Greens challenge legality of library destruction

In her first question of 2014 in Question Period, Elizabeth May, leader for the Green Party of Canada and MP for Saanich-Gulf Islands, today challenged the government over the legality of its recent library closures and culling of materials at the Department of Fisheries and Oceans and other departments throughout the Govt of Canada.

Referencing provisions of the Library and Archives of Canada Act, Ms. May cautioned that the department’s recent initiative to close and consolidate libraries and dispose of library materials – Including books, departmental reports, research documents and maps – was illegal if the department acted independently of the Librarian and Archivist of Canada.

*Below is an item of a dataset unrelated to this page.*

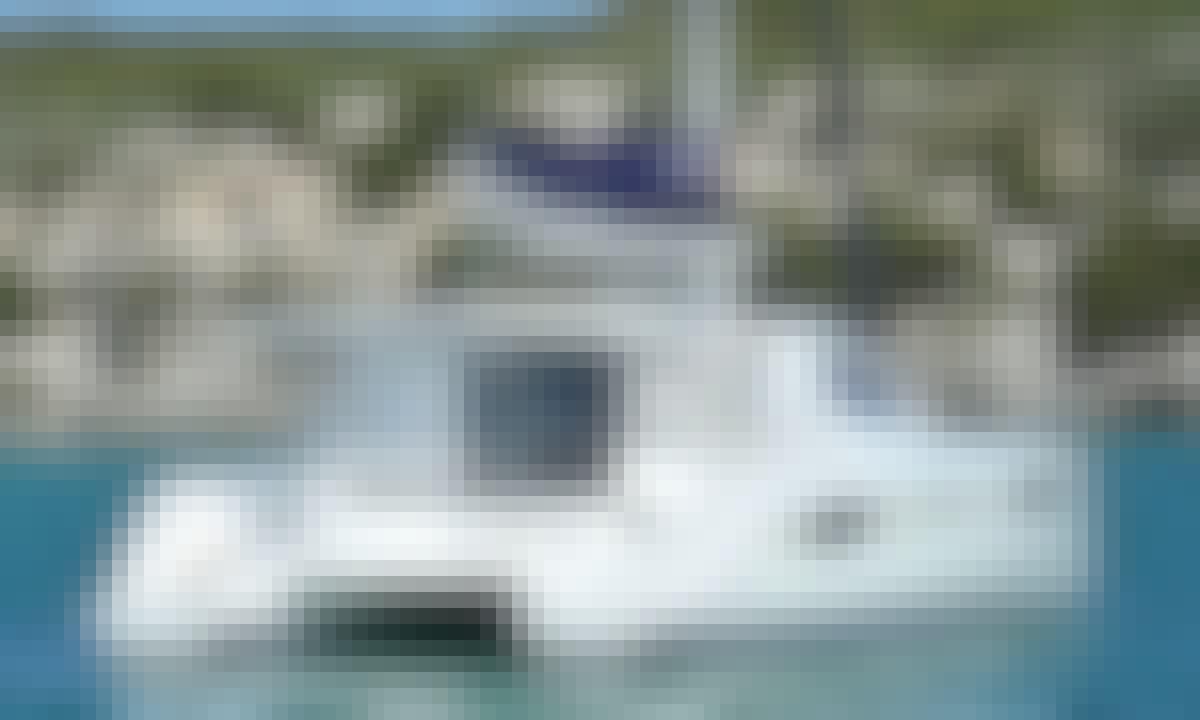 The Seraph 39ft - Private sailing catamaran charter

Section 16 of the Library and Archives Canada Act states that: “Despite the Surplus Crown Assets Act, all publications that have become surplus to the requirements of any government institution shall be placed in the care or control of the Librarian and Archivist.” Similarly, subsection 12 (1) states that “no government or ministerial record, whether or not it is surplus property of a government institution, shall be disposed of, including by being destroyed, without the written consent of the Librarian and Archivist or of a person to whom the Librarian and Archivist has, in writing, delegated the power to give such consents.”

“Having reviewed the Library and Archives Act, and read reports of material being taken to dumpsters, or removed by people either to salvage or loot, it seems clear no effort was taken to protect the documentary heritage of Canada," said Ms May, "I have spoken to the current interim Librarian and Archivist of Canada and he confirms that he was not involved in the process. Prima facie, it appears the disposition of records and publications was illegal.”

Although the Department of Fisheries and Oceans states that the purpose of its Library Consolidation Initiative is to create greater public access to information online through ‘digitization,’ it is unclear what, if any, digitization has taken place to date. A secret departmental document obtained by Postmedia refers to ‘culling materials’ as ‘the main activities’ of the consolidation initiative, showing that digitization and greater public access to material were not the rationale for the consolidation.